I was always a firm believer that a person couldn’t love two people at the same time. If Thomas still loves Camille, what does that mean for me?

An obnoxious siren went off in my head, so loud I could barely think. These feelings for Thomas, Agent Maddox, my boss needed to stop now. I glanced at his couch as I worried that I would one day be begging him to love me in return, showing up drunk and emotional at his door before passing out on his couch like Jackson was on mine.

“If you don’t mind, I’ll just make a pallet on the floor. The couch doesn’t look that comfortable.”

He chuckled. “Taylor said the same thing. You’re welcome to the bed.”

“I think, given our history, that is a particularly bad idea,” I said, quoting him from before.

“What do you plan to do when we go to St. Thomas?” he asked.

“It will be your turn to take the floor.” I tried to keep the hurt out of my voice.

Thomas left me for his bedroom and then came out with a pillow and a tightly rolled sleeping bag.

I eyed his haul. “Do you keep that in case of sleepovers?”

“Camping,” he said. “You’ve never been?”

“The bed is all yours,” he said, ignoring my jab. “I just put on fresh sheets this evening.”

“Thank you,” I said, passing him. “I’m sorry we woke you.”

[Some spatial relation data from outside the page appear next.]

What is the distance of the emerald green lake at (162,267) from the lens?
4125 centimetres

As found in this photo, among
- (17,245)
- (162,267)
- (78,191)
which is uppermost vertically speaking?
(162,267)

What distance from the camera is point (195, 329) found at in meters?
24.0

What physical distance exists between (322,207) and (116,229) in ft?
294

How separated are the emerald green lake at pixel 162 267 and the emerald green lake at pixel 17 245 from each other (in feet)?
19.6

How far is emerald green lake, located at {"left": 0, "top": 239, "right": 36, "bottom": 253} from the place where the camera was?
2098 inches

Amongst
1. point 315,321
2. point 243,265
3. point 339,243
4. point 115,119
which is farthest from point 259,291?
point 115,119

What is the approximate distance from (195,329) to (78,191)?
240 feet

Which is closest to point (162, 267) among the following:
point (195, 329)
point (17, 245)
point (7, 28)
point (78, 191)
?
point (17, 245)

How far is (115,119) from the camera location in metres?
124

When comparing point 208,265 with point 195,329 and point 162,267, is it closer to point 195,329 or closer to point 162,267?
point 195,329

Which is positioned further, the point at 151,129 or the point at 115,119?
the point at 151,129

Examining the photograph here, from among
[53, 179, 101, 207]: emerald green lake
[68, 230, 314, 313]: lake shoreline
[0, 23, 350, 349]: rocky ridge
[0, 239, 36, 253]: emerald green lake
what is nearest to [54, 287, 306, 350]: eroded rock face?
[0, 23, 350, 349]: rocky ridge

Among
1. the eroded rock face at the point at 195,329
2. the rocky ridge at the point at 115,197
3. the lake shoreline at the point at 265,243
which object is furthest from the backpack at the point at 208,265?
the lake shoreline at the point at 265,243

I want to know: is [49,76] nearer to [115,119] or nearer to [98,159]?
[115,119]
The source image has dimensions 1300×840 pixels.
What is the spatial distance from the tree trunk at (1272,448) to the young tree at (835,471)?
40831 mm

“I wasn’t asleep. I have to admit that it was startling to hear a man yelling in your living room.”

Thomas dismissively waved his hand and then walked over to turn out the light. “Stop apologizing for him. I was out the door before I had time to think.”

“Thank you.” I put my hand on the doorjamb. “Get some sleep. I don’t want you to be mad at me if you can’t concentrate during your meeting.”

“There is only one reason I wouldn’t be able to concentrate during my meeting, and sleep isn’t it.”

“We’re going to be spending the better part of the weekend together, and I have to talk my brother into something he won’t want to do. Sunday is important, Liis, and you’re the biggest distraction in my life at the moment.”

My cheeks flushed, and I was thankful the lights were dim. “I’ll try not to be.”

“I don’t think you can help being a distraction any more than I can help thinking about you.”

“I understand now why you said being friends would be a bad idea.”

Thomas nodded. “I said that three weeks ago, Liis. The situation has changed.”

“We’re more than friends now, and you know it.”

I looked over at the picture of Thomas and Camille and pointed to it. “She is what scares me, and she is what won’t go away.”

Thomas walked over to the picture and set it down on its face. “It’s just a picture.”

The words I wanted to say caught in my throat.

He took a step toward me.

I pushed away from the doorjamb, holding a hand out. “We have a job to do. Let’s focus on that.”

THOMAS TOSSED A THICK STACK OF PAPERS onto my desk, his jaw dancing under his skin. He paced back and forth, breathing through his nose.

Just as I opened the file folder, Val rushed in, stopping abruptly between the door and Thomas. “I just heard the news.”

I frowned and skimmed over the words. “The Office of the Inspector General?” I said, looking up.